Ontario and Quebec are moving ahead with plans to create a cap-and-trade system to fight climate change because they couldn’t wait any longer for the Canadian and U.S. governments to come up with one of their own, ­Premier Dalton McGuinty said yesterday.

The provinces have grown impatient with Ottawa’s sluggish pace in creating a national carbon-trading regime to reduce greenhouse gas emissions, he said. So Ontario has followed Quebec in introducing legislation yesterday that will pave the way for cap-and-trade in the province, he said.

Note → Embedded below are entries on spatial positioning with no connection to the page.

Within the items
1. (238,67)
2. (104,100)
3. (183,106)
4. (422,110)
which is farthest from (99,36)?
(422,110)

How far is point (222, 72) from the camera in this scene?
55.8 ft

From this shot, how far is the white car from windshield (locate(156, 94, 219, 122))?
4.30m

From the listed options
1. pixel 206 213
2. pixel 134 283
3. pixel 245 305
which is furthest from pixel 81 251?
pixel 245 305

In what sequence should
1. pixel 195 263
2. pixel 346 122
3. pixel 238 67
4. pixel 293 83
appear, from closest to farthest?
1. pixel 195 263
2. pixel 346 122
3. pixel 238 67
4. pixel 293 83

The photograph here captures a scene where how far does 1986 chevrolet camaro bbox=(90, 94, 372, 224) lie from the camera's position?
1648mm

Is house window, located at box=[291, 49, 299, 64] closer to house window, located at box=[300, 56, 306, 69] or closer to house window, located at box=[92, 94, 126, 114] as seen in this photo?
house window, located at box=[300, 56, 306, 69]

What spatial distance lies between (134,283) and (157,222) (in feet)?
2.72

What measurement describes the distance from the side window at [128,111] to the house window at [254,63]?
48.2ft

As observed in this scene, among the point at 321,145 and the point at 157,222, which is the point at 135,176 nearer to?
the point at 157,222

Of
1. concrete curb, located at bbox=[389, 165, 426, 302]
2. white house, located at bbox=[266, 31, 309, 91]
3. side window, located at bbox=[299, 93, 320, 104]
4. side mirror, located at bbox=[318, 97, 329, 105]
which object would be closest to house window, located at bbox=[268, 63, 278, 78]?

“The reason that we are going to move ahead together with Quebec is because we can’t wait for Washington or Ottawa to move ahead,” McGuinty said. “And we want to make sure we have in place a framework at least — before we can talk about putting a price on carbon ... that allows Ontario businesses to know where the future is going to be.”

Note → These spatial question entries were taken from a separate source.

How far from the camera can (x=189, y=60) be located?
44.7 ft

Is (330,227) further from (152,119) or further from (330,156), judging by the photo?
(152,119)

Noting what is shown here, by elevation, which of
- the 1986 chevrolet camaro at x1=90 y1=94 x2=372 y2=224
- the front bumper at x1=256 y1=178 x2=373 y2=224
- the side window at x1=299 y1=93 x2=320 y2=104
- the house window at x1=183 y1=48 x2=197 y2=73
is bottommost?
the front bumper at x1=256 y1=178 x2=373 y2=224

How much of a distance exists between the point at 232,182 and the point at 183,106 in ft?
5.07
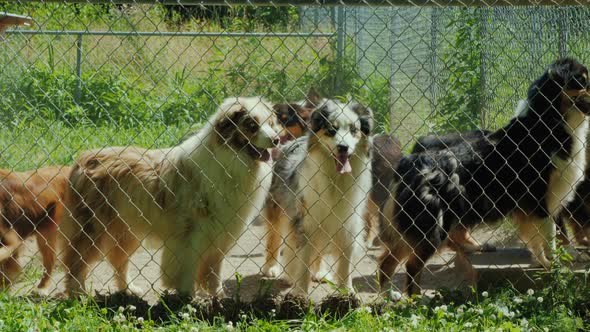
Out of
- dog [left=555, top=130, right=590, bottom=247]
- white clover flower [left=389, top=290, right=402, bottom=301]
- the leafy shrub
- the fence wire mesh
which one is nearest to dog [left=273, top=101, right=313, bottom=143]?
the fence wire mesh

But that future is still murky. McGuinty couldn’t provide specifics about how the system will work, who would be targeted, whether it would set hard caps on emissions, or even penalize polluters who don’t follow the rules.

He also dodged questions about whether Ontario’s worst polluters — its coal-fired generation plants — will be forced to bear extra costs under the system, which could be passed on to taxpayers.

The government has delayed the shutdown of its coal-fired plants until 2014 at the latest, but a regional cap-and-trade system is expected to be in place by 2012.

A cap-and-trade system places a ceiling on greenhouse gases and lets participants buy and sell emissions permits within that cap. Those who don’t meet the emissions targets can buy credits from others with a surplus.

Quebec and Ontario reached their own agreement on cap-and-trade last June, which was scheduled to be in place by 2010 but was pushed back by two years.